I revisionisti dei paesi socialisti dopo più di trent’anni di dominio e di esperimenti sono arrivati ad un punto morto. Loro stessi senza rendersene conto confessano il fallimento della loro opera. Quando i gorbacioviani propongono, a trent’anni di distanza, le stesse riforme che proponevano nel 1956 i kruscioviani, ciò è anzitutto la conseguenza e la verifica che le trasformazioni postulate da Krusciov non sono riuscite a tradursi nella realtà delle strutture dei paesi socialisti. In secondo luogo oggi i gorbacioviani sono costretti ad aprire essi stessi la porta a quel movimento di massa che per trent’anni i revisionisti al potere avevano con successo espulso dalla scena. Solo chi ha paura del popolo ed è convinto che il capitalismo sia la tendenza principale e predominante della storia umana può credere che lo sviluppo del movimento delle masse, da cui i revisionisti non possono oramai prescindere, porterà inevitabilmente a rafforzare il capitalismo e che l’avvenire del comunismo è affidato alla resistenza e alla conservazione di un pugno di funzionari.

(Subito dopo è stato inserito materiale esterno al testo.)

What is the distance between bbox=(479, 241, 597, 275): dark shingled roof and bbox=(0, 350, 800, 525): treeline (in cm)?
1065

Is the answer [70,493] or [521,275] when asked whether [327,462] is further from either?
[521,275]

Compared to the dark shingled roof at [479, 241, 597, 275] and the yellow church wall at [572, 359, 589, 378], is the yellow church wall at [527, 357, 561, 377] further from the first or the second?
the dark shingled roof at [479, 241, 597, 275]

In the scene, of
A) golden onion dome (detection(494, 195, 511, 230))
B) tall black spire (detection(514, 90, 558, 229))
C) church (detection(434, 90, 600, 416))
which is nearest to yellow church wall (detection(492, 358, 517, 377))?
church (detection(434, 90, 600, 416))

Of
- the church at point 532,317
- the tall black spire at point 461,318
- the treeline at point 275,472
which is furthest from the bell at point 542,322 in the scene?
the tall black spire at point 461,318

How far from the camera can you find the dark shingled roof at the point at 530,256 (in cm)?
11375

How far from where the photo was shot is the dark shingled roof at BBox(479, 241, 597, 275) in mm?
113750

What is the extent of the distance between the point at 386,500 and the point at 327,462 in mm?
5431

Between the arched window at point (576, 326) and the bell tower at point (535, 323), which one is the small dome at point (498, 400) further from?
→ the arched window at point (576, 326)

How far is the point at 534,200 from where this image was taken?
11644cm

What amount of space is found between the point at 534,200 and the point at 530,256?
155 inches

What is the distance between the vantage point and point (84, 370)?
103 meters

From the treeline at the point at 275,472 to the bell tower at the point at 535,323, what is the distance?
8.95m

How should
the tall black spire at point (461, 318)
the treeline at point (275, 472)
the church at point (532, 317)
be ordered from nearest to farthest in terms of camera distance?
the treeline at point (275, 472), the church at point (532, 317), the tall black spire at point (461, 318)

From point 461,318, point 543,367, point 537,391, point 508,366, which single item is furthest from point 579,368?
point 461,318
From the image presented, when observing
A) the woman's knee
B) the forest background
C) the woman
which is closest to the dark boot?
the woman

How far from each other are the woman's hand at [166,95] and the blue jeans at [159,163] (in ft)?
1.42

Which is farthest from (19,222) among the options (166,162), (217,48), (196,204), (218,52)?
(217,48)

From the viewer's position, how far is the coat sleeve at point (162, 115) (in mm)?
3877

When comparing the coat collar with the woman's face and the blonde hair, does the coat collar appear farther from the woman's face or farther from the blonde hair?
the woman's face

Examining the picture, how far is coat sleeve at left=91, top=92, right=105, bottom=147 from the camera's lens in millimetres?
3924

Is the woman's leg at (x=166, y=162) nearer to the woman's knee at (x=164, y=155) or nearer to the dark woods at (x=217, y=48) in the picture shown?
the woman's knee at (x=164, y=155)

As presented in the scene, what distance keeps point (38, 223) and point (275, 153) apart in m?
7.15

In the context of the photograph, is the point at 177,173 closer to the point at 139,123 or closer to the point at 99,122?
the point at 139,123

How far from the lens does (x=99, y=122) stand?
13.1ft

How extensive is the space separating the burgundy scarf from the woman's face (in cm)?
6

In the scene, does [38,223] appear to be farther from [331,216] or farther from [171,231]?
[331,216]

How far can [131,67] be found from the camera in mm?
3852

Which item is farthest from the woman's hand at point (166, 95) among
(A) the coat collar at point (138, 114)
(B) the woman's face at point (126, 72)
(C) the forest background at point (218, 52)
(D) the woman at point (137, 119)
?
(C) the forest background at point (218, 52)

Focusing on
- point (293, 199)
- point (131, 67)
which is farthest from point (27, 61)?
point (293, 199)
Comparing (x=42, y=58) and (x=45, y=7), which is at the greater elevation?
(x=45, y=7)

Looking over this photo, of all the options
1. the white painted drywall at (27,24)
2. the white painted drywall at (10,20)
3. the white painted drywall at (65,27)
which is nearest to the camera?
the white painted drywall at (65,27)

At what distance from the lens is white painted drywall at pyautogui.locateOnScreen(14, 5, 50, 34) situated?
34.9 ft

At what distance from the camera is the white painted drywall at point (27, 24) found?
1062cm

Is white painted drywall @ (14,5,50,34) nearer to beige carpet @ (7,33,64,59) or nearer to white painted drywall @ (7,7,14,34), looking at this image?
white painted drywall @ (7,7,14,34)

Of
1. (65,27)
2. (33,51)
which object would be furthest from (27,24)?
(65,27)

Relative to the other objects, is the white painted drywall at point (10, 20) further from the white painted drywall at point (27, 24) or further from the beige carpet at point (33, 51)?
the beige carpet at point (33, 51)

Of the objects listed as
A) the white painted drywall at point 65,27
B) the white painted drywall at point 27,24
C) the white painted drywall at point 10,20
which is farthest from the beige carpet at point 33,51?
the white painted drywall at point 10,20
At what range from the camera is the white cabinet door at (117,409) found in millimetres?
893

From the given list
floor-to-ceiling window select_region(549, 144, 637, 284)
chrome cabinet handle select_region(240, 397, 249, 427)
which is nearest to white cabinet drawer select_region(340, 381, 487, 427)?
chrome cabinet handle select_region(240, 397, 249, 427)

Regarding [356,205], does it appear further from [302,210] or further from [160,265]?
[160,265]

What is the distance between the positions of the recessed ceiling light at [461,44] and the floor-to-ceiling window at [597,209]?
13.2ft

La borghesia di casa nostra non rinuncia e non rinuncerà ad usare il fallimento dei revisionisti nei paesi socialisti, presentandolo ai lavoratori e alle masse del nostro paese come fallimento del comunismo, per esorcizzare lo spettro del comunismo. Ma un ben maggiore ruolo storico hanno e avranno

-  il venir meno dell’azione di confusione, divisione, corruzione, deviazione e delazione che le direzioni revisioniste dei paesi socialisti hanno esercitato a livello mondiale nel movimento comunista, grazie alle condizioni di forza che i comunisti avevano costruito e che essi avevano ereditato,

-  la ripresa del movimento rivendicativo e politico delle masse e la ripresa del movimento rivoluzionario nei paesi socialisti, la «libertà d’azione» che il fallimento dei revisionisti dà ai proletari e ai comunisti di questi paesi, portatori di un bagaglio di esperienze che ridiventerà prezioso per i comunisti di tutto il mondo.

Il seme della lotta armata e con essa della lotta rivoluzionaria per il potere è stato sparso per tutta l’Europa Occidentale. Non c’è paese dove non abbia attecchito. Il problema oggi è la crescita di questo seme. Il nuovo corso iniziato può radicarsi più profondamente ed espandersi oltre, solo se cresce di livello. Essa ha potuto nascere (e non poteva nascere che) come risultato della verifica di dove poteva arrivare il progetto di società del benessere, quindi sulle basi poste dal fallimento di tale progetto. Essa è venuta al mondo generata dal proposito di sviluppare la società borghese oltre quanto ad essa era compatibile, proposito che ovviamente sorse in un momento in cui la società borghese era giunta all’apice del suo sviluppo e quindi generava questi propositi del tutto contrastanti con l’inversione già in atto della tendenza in campo economico, con la fine del periodo di sviluppo economico e l’inizio del declino. Essa è venuta al mondo grazie allo sbandamento e alle contraddizioni che l’inversione della tendenza economica generava nella classe dominante, la cui crisi apriva un varco nel quale si rovesciarono il malcontento e le aspirazioni popolari. Essa può svilupparsi oltre un certo limite solo se procede sulle nuove basi che essa stessa ha posto, sulle basi poste dal successo del suo inizio, solo se anche in Europa Occidentale il partito della lotta armata diventa anche il partito della difesa dei diritti e delle conquiste dei lavoratori.